ACTION ITEM. Pick each line that has "this" out of the records.

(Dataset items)

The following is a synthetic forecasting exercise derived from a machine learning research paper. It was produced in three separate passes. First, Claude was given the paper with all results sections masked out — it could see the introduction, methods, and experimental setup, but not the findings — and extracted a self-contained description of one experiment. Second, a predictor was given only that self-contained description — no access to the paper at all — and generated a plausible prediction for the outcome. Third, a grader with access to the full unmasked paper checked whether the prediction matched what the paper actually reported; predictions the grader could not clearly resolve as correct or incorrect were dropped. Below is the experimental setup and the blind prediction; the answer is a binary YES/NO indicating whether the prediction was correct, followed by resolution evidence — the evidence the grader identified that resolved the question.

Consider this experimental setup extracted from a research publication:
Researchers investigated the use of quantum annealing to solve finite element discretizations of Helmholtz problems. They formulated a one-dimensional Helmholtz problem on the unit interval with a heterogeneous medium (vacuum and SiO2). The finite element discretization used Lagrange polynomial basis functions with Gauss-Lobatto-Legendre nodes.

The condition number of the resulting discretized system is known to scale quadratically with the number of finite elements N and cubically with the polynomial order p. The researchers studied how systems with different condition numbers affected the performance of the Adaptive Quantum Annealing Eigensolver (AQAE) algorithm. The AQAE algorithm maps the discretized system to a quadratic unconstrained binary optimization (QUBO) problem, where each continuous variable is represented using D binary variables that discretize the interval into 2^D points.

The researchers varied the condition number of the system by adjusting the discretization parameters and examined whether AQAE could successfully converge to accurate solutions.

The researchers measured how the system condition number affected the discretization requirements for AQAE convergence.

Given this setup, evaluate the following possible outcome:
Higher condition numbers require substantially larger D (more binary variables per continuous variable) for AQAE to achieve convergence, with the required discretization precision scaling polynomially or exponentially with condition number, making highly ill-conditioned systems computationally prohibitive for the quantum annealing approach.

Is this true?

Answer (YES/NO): NO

ANSWER TO THE EXERCISE.
Consider this experimental setup extracted from a research publication:
Given this setup, evaluate the following possible outcome:
Is this true?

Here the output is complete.